## PASSAGE

------------------------------------------------------------

[PATCH v2] xhci: Fix Link TRB DMA in command ring stopped completion event

Faisal Hassan posted 1 patch 1 month ago
There is a newer version of this series
drivers/usb/host/xhci-ring.c | 43 +++++++++++++++++++++++++++++++-----
1 file changed, 38 insertions(+), 5 deletions(-)
[PATCH v2] xhci: Fix Link TRB DMA in command ring stopped completion event
Posted by Faisal Hassan 1 month ago
During the aborting of a command, the software receives a command
completion event for the command ring stopped, with the TRB pointing
to the next TRB after the aborted command.

------------------------------------------------------------

## CHALLENGES
• 1. According to the xhci patch page, how many insertions and deletions does the change make?
• 2. Carry on the description in the xhci command ring patch, starting right after its final sentence.

## DATASET SECTION
------------------------------------------------------------

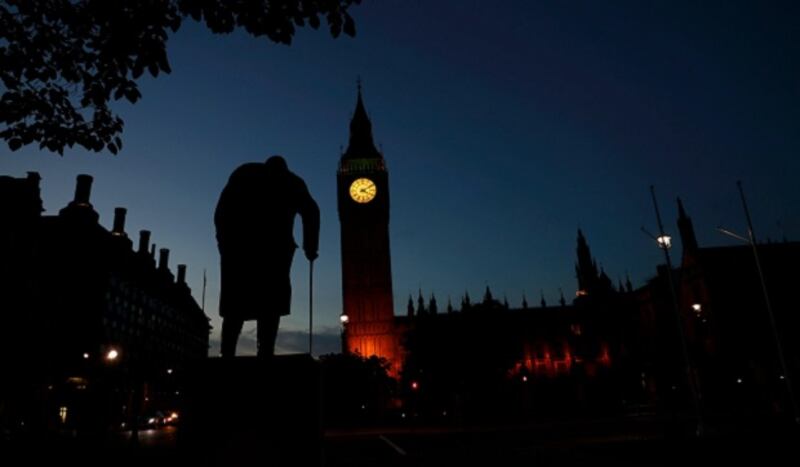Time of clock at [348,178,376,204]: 4:10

------------------------------------------------------------

## THE ANSWERS
• 1. 38 insertions and 5 deletions.

• 2.
If the command we abort is located just before the Link TRB in the
command ring, then during the 'command ring stopped' completion event,
the xHC gives the Link TRB in the event's cmd DMA, which causes a
mismatch in handling command completion event.

To handle this situation, an additional check has been added to ignore
the mismatch error and continue the operation.

Fixes: 7f84eef0dafb ("USB: xhci: No-op command queueing and irq handler.")
Cc: stable@vger.kernel.org
Signed-off-by: Faisal Hassan <quic_faisalh@quicinc.com>
---
Changes in v2:
- Removed traversing of TRBs with in_range() API.
- Simplified the if condition check.

v1 link:
https://lore.kernel.org/all/20241018195953.12315-1-quic_faisalh@quicinc.com

 drivers/usb/host/xhci-ring.c | 43 +++++++++++++++++++++++++++++++-----
 1 file changed, 38 insertions(+), 5 deletions(-)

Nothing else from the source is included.